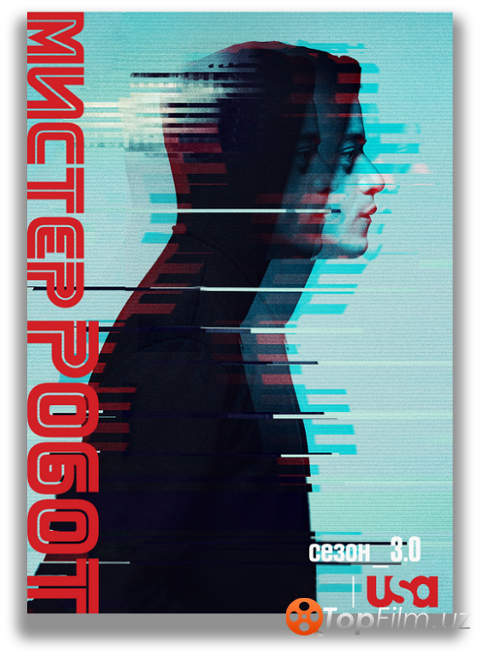 МИСТЕР РОБОТ | MR. ROBOT | СЕЗОН: 3 | СЕРИИ: 1-10 ИЗ 12
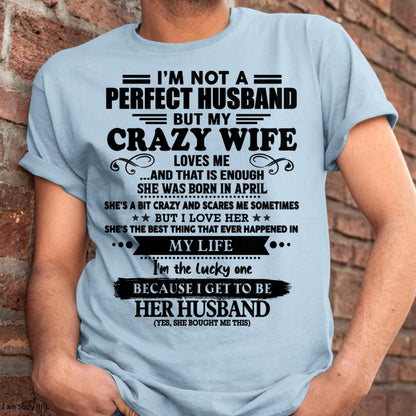 April - I Am Not A Perfect Husband But My Crazy Wife Love Me And That Is Enough - Gift For Husband From Wife - kien04 (SKU-QHUSBAND-04)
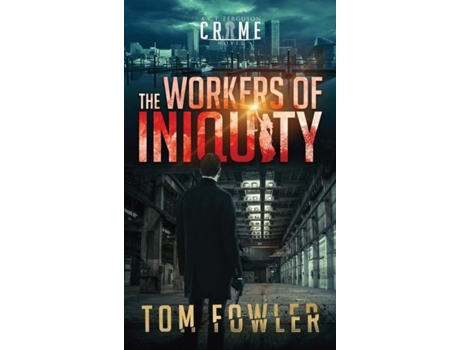 Livro The Workers Of Iniquity A C.t. Ferguson Crime Novel De Tom Fowler (inglês)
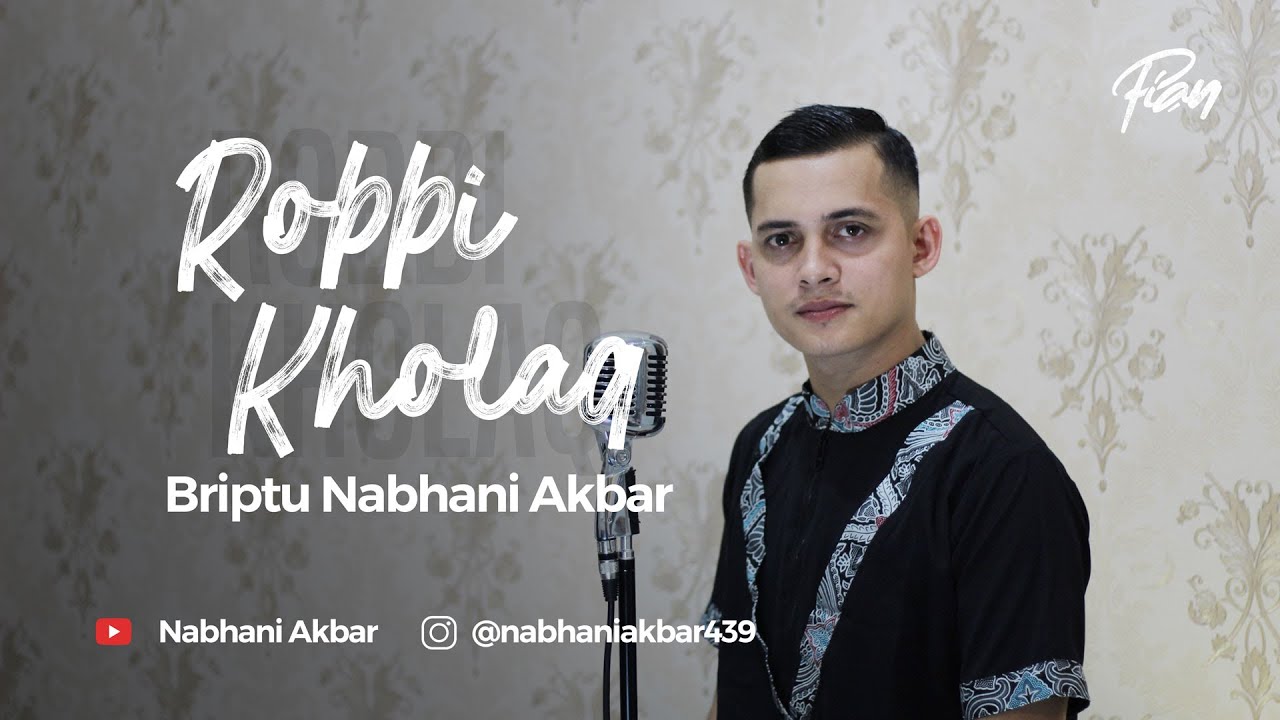 Robbi Kholaq - Briptu Nabhani Akbar (Cover)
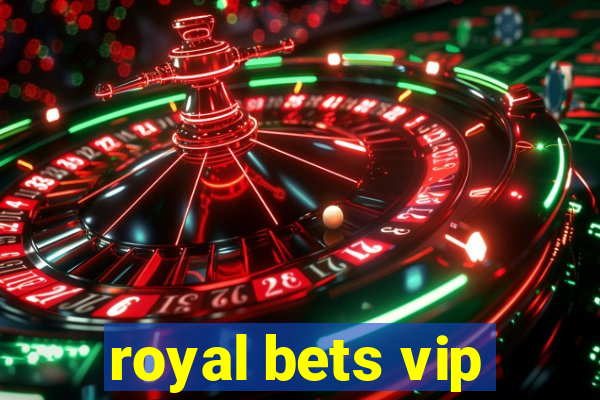 royal bets vip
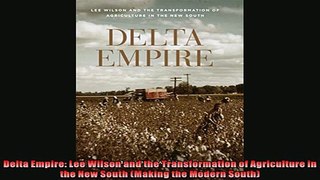 Enjoyed read  Delta Empire Lee Wilson and the Transformation of Agriculture in the New South Making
•••
YOUR GOAL:
Your copy should hold exactly the lines from the one that contains "royal bets vip" through the final line of the data, both ends included, and no pictures.

RESPONSE BOX:
 royal bets vip
 Enjoyed read  Delta Empire Lee Wilson and the Transformation of Agriculture in the New South Making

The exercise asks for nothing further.